TEXT:
■ ■ ■ ■
Im "Malort" kann man sich ins spontane Tun versenken
Begründer des Malorts ist Arno Stern. Seine über die ganze Welt verstreute Institution praktiziert ein Malspiel, das keine Kunst und keine Therapie sein will, sondern reine Versenkung ins spontane Tun.
1946 hatte der heute knapp 90-Jährige aus einer Kasseler Fabrikantenfamilie in einem Pariser Heim für Kriegswaisen die Aufgabe, 150 jüdische Kinder zu beschäftigen. Außer Papier, Bleistiften und Farben gab es nicht viel. Also ließ Stern die Kinder malen. Und weil es eng zuging, nebeneinander im Stehen. Um mehr Platz zu gewinnen, kam Arno Stern eines Tages auf die Idee, die Fenster zu verhängen.
Im Laufe der Malstunden machte der Pädagoge und Forscher eine Entdeckung: Alle Menschen besitzen eine zeichnerische "Ursprache". Sie könne man im Malort wiederfinden. Seit über 66 Jahren kommen die "Malkinder" ab drei Jahre einmal in der Woche an dem geschlossenen Ort zusammen und malen 90 Minuten lang. Gespräche sind erlaubt, aber nicht über die "Spur" auf dem Papierbogen an der Wand. Die Bilder verlassen den Malort nie. Sie werden in Mappen verwahrt.
■ ■ ■ ■
GEZEIGTE AUFLISTUNG:
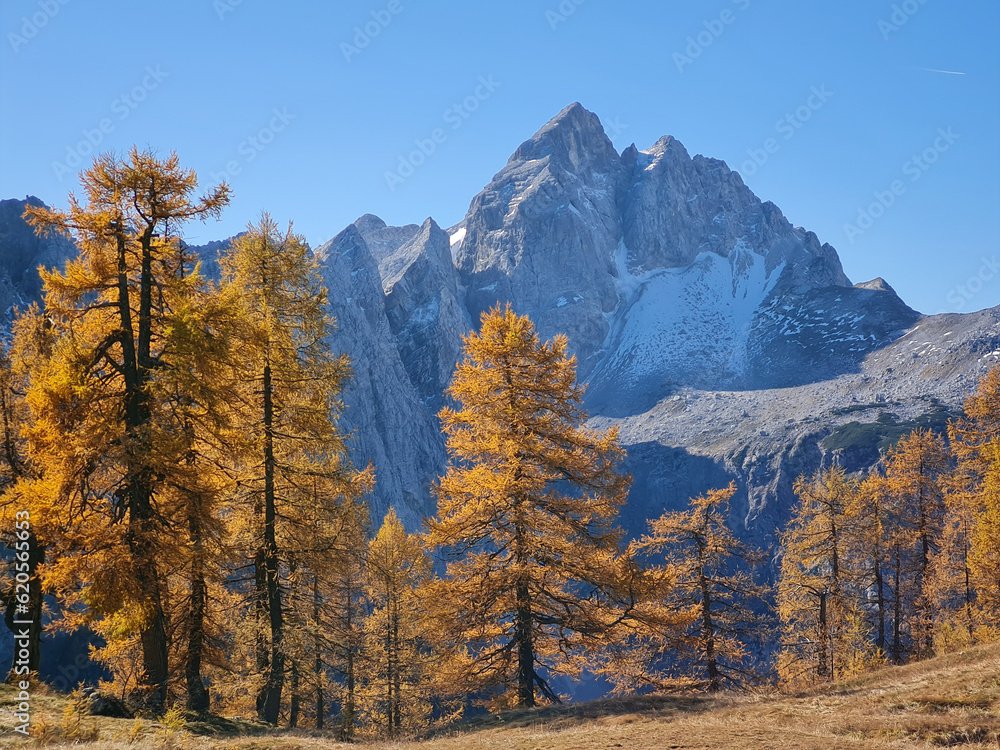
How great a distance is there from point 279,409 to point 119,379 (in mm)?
3145

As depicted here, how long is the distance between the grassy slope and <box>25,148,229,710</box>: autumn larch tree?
2.26 metres

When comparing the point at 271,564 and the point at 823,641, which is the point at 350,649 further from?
the point at 823,641

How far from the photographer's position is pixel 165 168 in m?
12.0

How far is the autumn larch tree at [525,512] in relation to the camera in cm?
1681

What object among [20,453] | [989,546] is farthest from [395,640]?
[989,546]

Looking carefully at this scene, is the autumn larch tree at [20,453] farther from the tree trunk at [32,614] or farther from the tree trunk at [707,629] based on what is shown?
the tree trunk at [707,629]

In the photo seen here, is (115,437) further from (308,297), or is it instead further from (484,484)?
(484,484)

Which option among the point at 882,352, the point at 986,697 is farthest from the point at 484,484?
the point at 882,352

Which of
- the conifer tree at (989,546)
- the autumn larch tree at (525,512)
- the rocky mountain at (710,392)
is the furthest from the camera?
the rocky mountain at (710,392)

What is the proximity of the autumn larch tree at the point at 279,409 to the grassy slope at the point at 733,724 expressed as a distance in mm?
3171

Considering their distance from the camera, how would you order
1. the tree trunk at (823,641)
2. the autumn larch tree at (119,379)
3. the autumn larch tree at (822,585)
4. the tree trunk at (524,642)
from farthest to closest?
the autumn larch tree at (822,585)
the tree trunk at (823,641)
the tree trunk at (524,642)
the autumn larch tree at (119,379)

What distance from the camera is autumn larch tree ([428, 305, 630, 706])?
55.2 ft

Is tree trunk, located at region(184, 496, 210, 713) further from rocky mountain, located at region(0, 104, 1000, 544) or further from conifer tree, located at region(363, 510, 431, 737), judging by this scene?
rocky mountain, located at region(0, 104, 1000, 544)

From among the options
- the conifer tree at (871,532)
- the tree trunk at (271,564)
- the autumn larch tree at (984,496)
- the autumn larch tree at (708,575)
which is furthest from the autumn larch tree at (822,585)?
the tree trunk at (271,564)
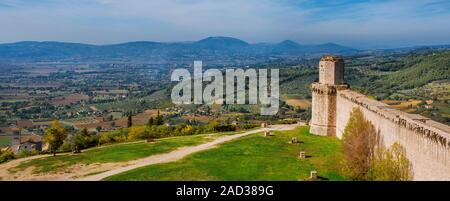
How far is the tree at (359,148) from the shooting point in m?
27.5

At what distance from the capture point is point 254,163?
30.8 m

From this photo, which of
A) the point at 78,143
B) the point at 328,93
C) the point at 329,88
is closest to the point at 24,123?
the point at 78,143

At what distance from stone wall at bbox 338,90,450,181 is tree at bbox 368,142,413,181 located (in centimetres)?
36

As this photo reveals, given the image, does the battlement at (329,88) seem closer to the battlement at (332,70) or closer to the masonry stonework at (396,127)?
the masonry stonework at (396,127)

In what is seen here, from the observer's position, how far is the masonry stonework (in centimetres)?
1988

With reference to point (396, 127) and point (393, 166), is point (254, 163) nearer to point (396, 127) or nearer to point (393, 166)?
point (396, 127)

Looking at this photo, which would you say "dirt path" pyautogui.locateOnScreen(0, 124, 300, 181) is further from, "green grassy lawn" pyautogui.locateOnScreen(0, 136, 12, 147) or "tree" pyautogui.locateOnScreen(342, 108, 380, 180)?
"green grassy lawn" pyautogui.locateOnScreen(0, 136, 12, 147)

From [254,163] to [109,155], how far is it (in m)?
11.1

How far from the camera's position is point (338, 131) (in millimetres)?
39938

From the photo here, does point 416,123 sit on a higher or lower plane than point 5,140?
higher

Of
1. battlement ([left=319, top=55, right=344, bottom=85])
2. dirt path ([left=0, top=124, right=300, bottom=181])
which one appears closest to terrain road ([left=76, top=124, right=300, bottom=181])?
dirt path ([left=0, top=124, right=300, bottom=181])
■ ■ ■ ■
AUFGABE: Gib den Text über den Malort vollständig und unverändert wieder. Die Auflistung ist eigenständiges Material und gehört nicht zum Text über den Malort.

FERTIGE LÖSUNG:
Im "Malort" kann man sich ins spontane Tun versenken
Begründer des Malorts ist Arno Stern. Seine über die ganze Welt verstreute Institution praktiziert ein Malspiel, das keine Kunst und keine Therapie sein will, sondern reine Versenkung ins spontane Tun.
1946 hatte der heute knapp 90-Jährige aus einer Kasseler Fabrikantenfamilie in einem Pariser Heim für Kriegswaisen die Aufgabe, 150 jüdische Kinder zu beschäftigen. Außer Papier, Bleistiften und Farben gab es nicht viel. Also ließ Stern die Kinder malen. Und weil es eng zuging, nebeneinander im Stehen. Um mehr Platz zu gewinnen, kam Arno Stern eines Tages auf die Idee, die Fenster zu verhängen.
Im Laufe der Malstunden machte der Pädagoge und Forscher eine Entdeckung: Alle Menschen besitzen eine zeichnerische "Ursprache". Sie könne man im Malort wiederfinden. Seit über 66 Jahren kommen die "Malkinder" ab drei Jahre einmal in der Woche an dem geschlossenen Ort zusammen und malen 90 Minuten lang. Gespräche sind erlaubt, aber nicht über die "Spur" auf dem Papierbogen an der Wand. Die Bilder verlassen den Malort nie. Sie werden in Mappen verwahrt.